Passage provided:
━━━

I have semantic segmentation model (MobileNetV3 + Lightweight ASPP).Short info: input - 1024x1024, output - same size and 2 classes (bg and vehicle), so my output shape is (1, 1048576, 2). I'm not the mobile dev or java world guy, so I used a few complete andoid examples for image segmentation to test it:
the one from google: https://github.com/tensorflow/examples/tree/master/lite/examples/image_segmentation
and another one open-sourced: https://github.com/pillarpond/image-segmenter-android
I successfully converted it to tflite format and its inference time on OnePlus 7 with GPU enabled and 10 threads is between 105-140ms for such size. But here I run into a problem: general execution time in these two android examples or any you can find for semantic segmentation is about 1050-1300ms (which is less than 1FPS). The slower part of this pipeline is image post-processing (~900-1150ms). You can see that part in the Deeplab#segment method. Since I have only 1 class besides bg - I don't have this third loop, but everything else is untouched and still very slow. Output size is not small in comparison to other common mobile sizes like 128/226/512, but still. I think it shouldn't take so much time to process 1024x1024 matrix and draw rectangles in canvas on modern smartphones.

━━━

[Dataset records]
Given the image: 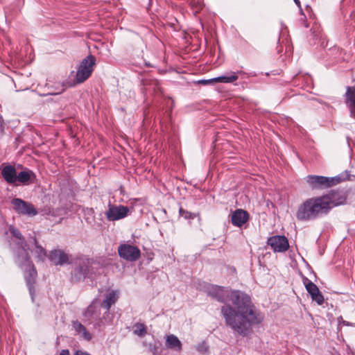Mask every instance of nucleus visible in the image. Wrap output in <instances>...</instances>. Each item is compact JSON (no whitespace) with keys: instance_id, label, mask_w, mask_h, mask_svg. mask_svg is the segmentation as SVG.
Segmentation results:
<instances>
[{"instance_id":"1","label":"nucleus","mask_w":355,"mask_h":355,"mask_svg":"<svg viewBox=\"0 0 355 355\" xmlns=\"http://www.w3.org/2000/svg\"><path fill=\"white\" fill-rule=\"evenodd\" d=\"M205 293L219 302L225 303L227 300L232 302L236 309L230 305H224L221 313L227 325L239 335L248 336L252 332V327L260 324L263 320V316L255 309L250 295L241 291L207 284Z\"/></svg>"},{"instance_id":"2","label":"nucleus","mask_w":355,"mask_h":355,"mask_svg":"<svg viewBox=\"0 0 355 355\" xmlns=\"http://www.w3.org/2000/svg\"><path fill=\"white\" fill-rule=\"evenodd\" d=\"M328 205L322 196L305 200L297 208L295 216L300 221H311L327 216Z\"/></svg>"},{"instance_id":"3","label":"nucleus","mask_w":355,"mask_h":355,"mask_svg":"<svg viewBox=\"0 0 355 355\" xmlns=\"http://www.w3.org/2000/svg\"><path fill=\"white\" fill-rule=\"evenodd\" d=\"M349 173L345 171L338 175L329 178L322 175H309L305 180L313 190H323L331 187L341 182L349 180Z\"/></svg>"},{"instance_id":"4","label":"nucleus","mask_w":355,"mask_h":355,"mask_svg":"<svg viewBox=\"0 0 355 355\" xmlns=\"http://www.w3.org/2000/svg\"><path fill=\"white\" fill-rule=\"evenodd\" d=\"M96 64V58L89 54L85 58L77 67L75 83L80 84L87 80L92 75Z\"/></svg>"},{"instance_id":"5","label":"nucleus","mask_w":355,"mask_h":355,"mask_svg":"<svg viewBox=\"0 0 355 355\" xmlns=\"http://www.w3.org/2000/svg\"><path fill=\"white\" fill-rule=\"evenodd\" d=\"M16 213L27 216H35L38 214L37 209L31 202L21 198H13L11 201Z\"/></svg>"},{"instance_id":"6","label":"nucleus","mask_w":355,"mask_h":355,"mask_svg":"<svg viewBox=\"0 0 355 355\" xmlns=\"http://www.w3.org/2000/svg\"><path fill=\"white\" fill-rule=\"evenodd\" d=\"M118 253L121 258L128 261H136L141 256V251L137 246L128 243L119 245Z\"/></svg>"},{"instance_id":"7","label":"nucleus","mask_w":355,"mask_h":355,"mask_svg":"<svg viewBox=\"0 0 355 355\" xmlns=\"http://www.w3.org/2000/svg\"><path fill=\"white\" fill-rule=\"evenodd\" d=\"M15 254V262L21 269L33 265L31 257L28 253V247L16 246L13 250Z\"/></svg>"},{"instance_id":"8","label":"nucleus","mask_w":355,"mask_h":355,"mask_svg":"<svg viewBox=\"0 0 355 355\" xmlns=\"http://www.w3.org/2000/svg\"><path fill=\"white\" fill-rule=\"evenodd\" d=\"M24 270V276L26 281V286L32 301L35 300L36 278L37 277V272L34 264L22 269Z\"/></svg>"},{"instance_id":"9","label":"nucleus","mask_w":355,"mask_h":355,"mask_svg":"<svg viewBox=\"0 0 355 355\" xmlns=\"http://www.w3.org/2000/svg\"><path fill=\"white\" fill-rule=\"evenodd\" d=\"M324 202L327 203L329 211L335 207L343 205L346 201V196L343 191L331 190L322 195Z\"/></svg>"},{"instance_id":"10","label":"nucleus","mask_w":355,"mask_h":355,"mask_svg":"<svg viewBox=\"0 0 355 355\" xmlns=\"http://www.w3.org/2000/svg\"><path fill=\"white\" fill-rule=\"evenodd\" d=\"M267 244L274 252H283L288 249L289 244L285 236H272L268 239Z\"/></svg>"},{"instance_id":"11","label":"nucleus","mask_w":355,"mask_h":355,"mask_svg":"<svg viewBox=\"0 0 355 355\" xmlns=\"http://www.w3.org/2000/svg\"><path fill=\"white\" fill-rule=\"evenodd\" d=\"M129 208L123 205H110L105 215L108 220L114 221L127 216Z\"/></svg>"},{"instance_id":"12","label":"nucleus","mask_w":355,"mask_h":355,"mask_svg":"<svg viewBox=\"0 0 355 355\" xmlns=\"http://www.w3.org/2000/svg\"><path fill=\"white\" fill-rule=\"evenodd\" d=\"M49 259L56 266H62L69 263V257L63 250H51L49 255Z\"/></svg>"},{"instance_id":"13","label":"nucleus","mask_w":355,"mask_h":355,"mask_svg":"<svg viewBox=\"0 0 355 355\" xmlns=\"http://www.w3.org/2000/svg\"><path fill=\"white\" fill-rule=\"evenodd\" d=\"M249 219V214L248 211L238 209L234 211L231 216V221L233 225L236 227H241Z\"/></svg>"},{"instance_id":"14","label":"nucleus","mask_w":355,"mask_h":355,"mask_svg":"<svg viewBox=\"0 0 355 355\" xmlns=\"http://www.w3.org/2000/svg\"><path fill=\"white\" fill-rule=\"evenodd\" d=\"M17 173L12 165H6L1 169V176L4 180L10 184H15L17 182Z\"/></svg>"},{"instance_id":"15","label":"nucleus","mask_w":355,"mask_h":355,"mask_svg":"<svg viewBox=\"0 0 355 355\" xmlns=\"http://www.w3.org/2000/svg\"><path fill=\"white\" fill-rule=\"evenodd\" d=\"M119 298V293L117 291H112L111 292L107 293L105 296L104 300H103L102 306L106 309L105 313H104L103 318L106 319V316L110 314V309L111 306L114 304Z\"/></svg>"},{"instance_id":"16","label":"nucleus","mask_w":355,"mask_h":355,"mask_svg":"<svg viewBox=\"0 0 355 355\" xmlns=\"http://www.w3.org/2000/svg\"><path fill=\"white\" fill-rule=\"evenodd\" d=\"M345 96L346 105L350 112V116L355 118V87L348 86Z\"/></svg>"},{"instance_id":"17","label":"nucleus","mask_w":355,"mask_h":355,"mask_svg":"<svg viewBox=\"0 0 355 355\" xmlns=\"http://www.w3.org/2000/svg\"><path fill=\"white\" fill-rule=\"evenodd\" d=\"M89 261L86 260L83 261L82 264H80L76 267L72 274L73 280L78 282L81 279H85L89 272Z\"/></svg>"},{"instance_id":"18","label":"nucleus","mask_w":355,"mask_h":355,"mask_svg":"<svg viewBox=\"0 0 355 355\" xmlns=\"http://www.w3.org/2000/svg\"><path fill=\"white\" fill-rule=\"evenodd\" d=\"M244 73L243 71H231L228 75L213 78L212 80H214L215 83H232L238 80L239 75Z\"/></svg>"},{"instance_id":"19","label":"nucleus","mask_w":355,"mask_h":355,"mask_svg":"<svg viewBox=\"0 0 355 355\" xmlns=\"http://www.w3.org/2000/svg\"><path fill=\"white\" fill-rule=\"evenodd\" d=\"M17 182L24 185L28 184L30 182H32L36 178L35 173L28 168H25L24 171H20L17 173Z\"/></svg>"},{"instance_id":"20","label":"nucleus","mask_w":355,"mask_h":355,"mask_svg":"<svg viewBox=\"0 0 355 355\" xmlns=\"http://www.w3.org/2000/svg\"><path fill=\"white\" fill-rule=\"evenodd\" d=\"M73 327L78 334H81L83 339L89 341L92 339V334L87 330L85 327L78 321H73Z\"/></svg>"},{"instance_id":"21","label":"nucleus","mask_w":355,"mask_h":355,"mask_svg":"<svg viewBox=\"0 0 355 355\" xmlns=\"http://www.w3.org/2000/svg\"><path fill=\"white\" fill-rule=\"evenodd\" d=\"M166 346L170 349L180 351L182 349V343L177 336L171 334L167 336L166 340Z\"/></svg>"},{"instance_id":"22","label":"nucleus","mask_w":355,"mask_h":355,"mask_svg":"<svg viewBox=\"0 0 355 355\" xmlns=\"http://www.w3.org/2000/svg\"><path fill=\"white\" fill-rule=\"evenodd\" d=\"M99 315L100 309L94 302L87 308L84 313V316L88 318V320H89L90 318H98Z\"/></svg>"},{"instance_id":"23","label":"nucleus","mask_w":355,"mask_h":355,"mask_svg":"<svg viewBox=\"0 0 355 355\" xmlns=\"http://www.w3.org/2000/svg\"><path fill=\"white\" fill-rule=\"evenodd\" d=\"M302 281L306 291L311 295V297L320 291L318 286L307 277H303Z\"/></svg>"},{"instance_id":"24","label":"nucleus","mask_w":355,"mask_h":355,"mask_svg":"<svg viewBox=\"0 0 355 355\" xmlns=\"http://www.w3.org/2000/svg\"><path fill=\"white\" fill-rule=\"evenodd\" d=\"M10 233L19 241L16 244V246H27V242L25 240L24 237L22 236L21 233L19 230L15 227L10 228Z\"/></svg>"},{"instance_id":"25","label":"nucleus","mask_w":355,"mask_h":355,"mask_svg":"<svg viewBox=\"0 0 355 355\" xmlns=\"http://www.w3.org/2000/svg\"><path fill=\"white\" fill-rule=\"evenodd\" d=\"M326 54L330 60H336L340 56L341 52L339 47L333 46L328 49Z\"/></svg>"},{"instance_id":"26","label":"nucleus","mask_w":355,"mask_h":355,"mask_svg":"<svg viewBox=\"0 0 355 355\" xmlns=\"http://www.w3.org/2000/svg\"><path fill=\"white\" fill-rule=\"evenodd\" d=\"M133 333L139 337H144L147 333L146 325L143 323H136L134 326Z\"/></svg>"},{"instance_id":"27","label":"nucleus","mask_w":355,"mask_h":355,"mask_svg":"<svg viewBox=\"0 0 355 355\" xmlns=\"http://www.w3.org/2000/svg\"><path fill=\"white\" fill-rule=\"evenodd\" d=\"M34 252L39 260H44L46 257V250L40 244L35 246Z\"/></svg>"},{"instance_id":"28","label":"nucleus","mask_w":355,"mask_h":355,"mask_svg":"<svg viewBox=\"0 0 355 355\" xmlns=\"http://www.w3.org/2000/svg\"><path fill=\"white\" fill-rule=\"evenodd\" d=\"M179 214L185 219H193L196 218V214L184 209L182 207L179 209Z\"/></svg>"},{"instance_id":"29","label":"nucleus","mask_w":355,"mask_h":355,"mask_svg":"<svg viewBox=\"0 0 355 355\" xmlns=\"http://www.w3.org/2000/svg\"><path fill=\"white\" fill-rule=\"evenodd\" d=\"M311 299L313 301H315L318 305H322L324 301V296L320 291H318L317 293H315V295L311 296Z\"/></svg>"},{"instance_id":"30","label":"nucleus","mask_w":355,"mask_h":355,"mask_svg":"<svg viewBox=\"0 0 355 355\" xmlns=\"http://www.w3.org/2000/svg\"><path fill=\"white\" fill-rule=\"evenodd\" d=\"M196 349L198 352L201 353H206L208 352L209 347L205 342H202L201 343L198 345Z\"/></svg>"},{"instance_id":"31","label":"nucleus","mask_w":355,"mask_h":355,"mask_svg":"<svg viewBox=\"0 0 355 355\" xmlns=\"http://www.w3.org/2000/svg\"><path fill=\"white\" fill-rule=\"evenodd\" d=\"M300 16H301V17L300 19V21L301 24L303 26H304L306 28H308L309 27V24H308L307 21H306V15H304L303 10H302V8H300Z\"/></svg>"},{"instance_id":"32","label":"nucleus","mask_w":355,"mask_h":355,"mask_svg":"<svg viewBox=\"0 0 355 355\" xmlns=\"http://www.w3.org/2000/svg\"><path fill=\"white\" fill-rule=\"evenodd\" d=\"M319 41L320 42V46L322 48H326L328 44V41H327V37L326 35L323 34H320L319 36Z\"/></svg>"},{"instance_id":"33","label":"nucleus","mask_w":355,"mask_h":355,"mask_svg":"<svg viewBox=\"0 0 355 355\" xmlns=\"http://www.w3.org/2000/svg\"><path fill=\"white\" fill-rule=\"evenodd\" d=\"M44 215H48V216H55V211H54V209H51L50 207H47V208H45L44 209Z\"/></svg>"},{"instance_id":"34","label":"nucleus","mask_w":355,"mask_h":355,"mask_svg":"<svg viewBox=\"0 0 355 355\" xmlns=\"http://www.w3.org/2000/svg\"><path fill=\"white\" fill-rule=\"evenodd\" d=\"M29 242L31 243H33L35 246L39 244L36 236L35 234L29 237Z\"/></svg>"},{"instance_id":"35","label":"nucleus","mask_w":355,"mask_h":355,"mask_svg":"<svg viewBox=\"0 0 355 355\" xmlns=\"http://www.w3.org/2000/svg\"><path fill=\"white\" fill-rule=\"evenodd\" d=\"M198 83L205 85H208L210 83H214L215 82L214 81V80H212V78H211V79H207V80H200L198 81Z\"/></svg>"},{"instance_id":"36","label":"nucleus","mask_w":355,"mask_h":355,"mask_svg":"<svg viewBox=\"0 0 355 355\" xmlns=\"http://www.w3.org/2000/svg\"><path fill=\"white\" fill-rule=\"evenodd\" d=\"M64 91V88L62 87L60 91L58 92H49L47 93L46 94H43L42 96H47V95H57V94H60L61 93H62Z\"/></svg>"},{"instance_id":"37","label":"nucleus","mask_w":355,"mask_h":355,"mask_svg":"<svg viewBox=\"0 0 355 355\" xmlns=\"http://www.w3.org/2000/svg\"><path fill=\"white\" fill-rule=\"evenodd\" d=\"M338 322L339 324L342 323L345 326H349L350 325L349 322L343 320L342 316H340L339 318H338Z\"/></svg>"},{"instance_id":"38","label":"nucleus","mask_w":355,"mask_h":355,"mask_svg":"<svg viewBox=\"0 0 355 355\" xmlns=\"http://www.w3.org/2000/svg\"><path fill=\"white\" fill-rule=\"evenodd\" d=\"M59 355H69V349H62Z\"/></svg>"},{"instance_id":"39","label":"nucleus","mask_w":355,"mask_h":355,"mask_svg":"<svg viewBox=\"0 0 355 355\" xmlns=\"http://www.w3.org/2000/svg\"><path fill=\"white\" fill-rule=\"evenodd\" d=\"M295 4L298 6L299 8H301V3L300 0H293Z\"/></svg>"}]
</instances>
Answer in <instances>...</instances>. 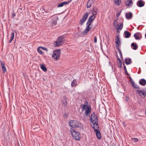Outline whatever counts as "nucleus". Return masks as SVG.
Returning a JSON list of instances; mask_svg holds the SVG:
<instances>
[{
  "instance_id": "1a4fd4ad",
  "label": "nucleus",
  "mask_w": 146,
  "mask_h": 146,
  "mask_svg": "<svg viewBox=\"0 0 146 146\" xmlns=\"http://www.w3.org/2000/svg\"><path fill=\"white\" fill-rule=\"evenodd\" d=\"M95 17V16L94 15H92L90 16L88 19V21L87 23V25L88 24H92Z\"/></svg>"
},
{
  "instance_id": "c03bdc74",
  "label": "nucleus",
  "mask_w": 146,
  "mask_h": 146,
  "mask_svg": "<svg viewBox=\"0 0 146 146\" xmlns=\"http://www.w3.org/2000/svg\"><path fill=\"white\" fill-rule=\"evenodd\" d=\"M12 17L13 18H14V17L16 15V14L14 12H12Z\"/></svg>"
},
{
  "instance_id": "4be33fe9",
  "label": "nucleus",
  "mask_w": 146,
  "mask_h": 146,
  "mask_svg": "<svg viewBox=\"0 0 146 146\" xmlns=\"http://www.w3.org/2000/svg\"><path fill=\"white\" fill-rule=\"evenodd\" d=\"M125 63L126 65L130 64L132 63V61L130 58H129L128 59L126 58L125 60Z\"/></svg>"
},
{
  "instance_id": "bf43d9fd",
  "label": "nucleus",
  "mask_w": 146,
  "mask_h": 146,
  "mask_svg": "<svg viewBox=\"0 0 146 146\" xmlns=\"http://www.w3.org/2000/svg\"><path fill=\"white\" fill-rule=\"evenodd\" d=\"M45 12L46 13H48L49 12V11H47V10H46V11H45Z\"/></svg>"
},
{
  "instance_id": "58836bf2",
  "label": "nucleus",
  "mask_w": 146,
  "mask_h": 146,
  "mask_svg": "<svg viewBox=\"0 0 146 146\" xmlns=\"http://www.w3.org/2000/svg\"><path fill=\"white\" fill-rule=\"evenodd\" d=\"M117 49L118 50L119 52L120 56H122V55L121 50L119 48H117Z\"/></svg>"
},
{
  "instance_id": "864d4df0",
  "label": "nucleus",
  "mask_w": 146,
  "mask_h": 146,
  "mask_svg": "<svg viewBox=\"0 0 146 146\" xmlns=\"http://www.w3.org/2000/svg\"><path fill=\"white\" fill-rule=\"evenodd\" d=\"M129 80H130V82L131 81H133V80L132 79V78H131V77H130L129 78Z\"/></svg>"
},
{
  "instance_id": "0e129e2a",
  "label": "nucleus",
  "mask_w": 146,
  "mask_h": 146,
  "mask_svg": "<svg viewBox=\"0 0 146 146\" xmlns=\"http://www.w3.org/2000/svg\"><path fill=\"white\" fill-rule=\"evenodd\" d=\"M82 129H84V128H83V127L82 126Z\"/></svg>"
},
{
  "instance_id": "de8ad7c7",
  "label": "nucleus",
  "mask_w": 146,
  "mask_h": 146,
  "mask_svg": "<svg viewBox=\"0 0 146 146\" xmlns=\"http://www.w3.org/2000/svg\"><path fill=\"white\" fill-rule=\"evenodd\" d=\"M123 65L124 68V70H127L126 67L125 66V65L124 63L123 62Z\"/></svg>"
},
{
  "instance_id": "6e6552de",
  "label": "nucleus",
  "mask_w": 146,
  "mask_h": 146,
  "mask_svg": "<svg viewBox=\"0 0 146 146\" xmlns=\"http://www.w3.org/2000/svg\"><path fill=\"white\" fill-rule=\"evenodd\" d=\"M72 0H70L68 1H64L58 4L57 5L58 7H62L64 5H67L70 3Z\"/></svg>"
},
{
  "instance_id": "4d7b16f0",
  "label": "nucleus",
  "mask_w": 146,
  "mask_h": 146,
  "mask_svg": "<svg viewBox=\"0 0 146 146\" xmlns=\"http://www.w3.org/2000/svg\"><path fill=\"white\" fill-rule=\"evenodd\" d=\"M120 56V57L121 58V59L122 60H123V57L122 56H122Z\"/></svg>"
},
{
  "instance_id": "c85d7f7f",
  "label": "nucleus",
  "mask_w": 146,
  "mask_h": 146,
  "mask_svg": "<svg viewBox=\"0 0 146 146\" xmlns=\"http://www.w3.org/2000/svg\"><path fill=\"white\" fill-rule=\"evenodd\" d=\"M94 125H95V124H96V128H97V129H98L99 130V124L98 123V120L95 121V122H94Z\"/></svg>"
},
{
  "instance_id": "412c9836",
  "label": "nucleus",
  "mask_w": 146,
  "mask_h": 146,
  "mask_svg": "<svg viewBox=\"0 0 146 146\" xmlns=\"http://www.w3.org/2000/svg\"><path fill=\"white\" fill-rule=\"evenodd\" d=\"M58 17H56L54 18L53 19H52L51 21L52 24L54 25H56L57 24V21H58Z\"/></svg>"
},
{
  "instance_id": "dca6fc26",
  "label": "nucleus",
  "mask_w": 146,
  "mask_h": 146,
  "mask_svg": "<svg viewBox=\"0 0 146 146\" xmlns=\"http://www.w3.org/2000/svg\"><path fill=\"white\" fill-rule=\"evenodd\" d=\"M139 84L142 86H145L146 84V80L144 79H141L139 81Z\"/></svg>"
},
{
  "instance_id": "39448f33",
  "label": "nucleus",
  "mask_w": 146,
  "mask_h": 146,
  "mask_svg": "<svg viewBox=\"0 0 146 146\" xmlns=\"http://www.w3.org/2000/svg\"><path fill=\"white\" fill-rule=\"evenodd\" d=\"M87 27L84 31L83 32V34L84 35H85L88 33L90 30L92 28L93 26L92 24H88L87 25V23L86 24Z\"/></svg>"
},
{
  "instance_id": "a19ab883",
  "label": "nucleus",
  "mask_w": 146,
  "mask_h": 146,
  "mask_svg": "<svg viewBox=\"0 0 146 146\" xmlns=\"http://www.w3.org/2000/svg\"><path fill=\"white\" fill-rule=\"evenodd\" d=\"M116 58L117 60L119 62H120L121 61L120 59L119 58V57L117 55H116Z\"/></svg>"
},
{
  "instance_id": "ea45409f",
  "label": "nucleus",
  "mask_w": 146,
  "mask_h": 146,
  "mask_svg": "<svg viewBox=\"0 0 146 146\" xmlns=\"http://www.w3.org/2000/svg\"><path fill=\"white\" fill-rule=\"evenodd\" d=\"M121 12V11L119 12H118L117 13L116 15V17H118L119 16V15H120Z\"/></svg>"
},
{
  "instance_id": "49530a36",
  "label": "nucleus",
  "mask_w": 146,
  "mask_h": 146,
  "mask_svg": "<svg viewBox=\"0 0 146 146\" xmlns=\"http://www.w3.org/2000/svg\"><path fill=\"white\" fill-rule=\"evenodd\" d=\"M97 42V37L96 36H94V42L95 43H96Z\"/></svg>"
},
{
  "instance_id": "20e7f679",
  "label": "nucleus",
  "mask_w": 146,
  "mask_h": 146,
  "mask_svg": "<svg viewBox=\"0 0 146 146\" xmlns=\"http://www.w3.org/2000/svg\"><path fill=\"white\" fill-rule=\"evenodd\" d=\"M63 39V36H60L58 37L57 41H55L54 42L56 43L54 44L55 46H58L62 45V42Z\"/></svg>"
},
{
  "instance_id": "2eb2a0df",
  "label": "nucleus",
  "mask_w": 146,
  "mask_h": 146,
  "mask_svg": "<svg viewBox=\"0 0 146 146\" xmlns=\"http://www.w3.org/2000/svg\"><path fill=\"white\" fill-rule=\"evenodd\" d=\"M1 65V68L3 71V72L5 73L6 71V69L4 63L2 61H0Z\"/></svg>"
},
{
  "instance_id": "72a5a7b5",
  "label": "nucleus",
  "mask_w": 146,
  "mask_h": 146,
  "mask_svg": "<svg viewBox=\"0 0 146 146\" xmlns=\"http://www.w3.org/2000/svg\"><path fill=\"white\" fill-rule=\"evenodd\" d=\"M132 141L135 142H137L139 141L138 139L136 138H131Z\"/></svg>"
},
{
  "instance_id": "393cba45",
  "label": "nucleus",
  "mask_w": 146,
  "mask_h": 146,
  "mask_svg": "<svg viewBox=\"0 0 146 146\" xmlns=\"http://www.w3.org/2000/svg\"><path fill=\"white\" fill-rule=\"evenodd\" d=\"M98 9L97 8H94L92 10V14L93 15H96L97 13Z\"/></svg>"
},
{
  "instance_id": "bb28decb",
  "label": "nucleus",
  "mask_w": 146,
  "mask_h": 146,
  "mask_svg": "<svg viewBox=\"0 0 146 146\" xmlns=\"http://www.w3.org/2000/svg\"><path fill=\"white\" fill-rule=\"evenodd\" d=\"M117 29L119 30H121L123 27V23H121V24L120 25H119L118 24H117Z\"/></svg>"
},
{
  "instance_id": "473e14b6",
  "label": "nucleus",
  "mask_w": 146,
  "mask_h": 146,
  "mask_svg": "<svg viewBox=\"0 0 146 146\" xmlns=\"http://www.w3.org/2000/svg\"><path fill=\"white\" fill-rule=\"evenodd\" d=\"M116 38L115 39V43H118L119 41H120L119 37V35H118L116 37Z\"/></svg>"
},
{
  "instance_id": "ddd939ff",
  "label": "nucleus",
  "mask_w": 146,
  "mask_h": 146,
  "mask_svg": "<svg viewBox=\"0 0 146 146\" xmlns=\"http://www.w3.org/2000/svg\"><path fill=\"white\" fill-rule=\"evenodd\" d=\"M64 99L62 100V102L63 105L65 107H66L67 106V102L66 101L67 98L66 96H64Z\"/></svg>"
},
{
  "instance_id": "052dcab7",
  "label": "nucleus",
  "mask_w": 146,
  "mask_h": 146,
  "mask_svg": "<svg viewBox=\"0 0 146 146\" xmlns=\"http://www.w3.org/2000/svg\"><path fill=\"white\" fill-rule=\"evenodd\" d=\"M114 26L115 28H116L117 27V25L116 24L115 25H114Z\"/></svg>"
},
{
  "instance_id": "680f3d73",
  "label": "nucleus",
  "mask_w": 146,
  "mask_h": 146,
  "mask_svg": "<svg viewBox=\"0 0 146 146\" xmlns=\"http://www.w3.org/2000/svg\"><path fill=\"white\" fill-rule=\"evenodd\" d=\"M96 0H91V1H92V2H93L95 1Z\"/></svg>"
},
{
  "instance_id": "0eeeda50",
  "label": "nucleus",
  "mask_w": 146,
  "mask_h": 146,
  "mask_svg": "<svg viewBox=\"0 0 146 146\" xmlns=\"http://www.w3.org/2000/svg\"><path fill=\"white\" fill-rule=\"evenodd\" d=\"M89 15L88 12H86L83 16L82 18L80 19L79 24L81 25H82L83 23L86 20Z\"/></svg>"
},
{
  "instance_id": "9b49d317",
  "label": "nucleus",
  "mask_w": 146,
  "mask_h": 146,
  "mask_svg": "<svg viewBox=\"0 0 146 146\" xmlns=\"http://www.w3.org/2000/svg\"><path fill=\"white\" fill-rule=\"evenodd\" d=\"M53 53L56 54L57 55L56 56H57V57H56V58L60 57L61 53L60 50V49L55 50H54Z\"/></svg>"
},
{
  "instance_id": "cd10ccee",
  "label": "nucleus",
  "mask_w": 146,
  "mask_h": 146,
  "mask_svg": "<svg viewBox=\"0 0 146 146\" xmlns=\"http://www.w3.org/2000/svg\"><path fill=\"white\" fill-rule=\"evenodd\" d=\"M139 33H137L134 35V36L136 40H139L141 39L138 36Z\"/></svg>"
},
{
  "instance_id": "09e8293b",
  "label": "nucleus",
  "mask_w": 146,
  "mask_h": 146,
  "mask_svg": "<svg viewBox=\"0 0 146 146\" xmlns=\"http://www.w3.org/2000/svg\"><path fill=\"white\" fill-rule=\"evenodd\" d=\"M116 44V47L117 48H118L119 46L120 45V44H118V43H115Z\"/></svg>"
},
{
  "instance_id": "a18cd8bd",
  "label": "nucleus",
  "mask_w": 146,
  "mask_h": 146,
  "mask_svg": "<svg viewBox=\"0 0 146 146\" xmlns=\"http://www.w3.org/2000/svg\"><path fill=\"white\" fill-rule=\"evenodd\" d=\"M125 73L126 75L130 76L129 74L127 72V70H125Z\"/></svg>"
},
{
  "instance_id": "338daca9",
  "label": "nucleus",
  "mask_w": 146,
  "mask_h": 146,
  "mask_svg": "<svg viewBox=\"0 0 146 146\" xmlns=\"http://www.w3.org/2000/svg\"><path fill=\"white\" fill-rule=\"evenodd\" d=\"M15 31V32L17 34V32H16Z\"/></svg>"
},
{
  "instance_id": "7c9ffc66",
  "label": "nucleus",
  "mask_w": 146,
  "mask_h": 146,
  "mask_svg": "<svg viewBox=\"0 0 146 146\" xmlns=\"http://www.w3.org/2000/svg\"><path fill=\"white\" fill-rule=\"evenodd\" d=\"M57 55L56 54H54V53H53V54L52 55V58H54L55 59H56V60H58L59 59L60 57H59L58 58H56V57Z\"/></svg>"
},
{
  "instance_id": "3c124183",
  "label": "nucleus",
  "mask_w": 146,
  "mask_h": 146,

━━━

Objective:
Please resume the post about slow segmentation post-processing on Android, starting after its last sentence. These lines play no part in what is asked.

Output for this task:
I tried different solutions, like splitting matrix manipulations into threads or creating all these objects like RectF and Recognition once before and just filling their attributes with new data inside nested loops, but I didn't succeed on either of them. On the desktop side I easily handle it with numpy and opencv and I don't even close to understanding how can I do the same in Android and will it even be efficient or not.
Here's code which I use in python:
CLASS_COLORS = [(0, 0, 0), (255, 255, 255)] # black for bg and white for mask
def get_image_array(image_input, width, height):
img = cv2.imread(image_input, 1)
img = cv2.resize(img, (width, height))
img = img.astype(np.float32)
img[:, :, 0] -= 128.0
img[:, :, 1] -= 128.0
img[:, :, 2] -= 128.0
img = img[:, :, ::-1]
return img
def get_segmentation_array(seg_arr, n_classes):
output_height = seg_arr.shape[0]
output_width = seg_arr.shape[1]
seg_img = np.zeros((output_height, output_width, 3))
for c in range(n_classes):
seg_arr_c = seg_arr[:, :] == c
seg_img[:, :, 0] += ((seg_arr_c)*(CLASS_COLORS[c][0])).astype('uint8')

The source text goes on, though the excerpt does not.